Most sericultured (the technical term for raising Bombyx for silk) silk is made from killed cocoons, though silk noil or raw silk is made from hatched cocoons, as is wild silk. Those intact cocoons allow the thinnest of fibers, sometimes as fine as a mere three filaments to a single thread (before spinning or plying).
Caption: A handful of cocoons ready to unreel.
If you’ve ever handled the type of silk fabric called habotai, or the silk kerchiefs used by jugglers, you’ll have a sense. And those kerchiefs seem to defy gravity as they take their time when novice jugglers learn how to snap their wrists with each toss upwards, allowing the kerchief to expand in its own breeze and thus drift, not drop, earthward again.
The silk fiber consists of a continuous protein chain, making it extremely strong for its weight. Spider silk, at about one-tenth the denier and one-fourth the diameter of silk, is considered to be the world’s strongest natural substance, based on materials standards of tensile strength-to-weight ratios. This extreme light weight and equally extreme strength of silk made it the fiber (and thus fabric) of choice when early experiments with lighter-than-air craft took place in the early 19th century.

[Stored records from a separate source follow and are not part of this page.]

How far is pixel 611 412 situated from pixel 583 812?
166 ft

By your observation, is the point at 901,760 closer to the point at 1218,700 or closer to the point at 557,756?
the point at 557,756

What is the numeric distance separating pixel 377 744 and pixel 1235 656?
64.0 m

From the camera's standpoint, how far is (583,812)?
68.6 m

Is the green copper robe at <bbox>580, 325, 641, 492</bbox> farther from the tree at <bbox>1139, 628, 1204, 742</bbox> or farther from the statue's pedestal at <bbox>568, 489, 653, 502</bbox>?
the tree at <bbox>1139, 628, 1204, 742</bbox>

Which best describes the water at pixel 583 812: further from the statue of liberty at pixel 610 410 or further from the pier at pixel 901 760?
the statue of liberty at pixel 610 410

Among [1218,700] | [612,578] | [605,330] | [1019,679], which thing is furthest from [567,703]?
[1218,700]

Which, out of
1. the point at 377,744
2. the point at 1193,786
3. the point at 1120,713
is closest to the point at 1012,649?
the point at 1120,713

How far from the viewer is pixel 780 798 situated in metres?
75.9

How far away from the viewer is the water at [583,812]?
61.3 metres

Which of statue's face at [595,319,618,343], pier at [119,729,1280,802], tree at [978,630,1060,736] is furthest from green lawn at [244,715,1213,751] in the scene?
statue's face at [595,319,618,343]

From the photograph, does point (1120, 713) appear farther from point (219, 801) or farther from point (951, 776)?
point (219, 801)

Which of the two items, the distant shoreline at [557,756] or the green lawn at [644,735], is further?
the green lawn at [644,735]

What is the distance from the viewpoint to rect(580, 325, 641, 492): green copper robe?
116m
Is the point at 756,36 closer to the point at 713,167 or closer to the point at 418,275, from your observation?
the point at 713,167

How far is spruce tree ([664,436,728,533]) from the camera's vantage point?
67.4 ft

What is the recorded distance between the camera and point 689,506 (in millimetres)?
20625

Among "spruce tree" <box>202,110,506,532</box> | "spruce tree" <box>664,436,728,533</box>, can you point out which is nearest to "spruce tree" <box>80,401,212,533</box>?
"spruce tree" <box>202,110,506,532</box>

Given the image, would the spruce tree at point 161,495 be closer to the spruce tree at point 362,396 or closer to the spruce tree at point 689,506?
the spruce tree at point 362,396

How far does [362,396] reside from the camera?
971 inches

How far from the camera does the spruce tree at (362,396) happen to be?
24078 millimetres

L. Frank Baum’s 1904 description of the Wizard’s vari-colored green balloon in the first Oz novel specifies panels of fine silk fabric. The term “parachute silk” is still used in some circles, although nylon supplanted silk in parachutes and similar applications during the Second World War.
Silk fabrics can be extremely lightweight and compressible. So much so that a 19th-century test for lingerie quality was to pass a woman’s full-skirted, many-tiered silk petticoat completely through a wedding ring. At the same time, silk woven into heavier fabrics (noil, dupioni, etc.) such as are used in suiting or upholstery resembles wool in its ability to insulate against warmth or cool.
Just as young spiders disperse from their hatch sites by spinning a bit of gossamer to the breeze and riding the flying filament(s) to their new homes, a living bit of thistledown, so does the silk gossamer of the Bombyx moth enable it to fly to its native element of Air.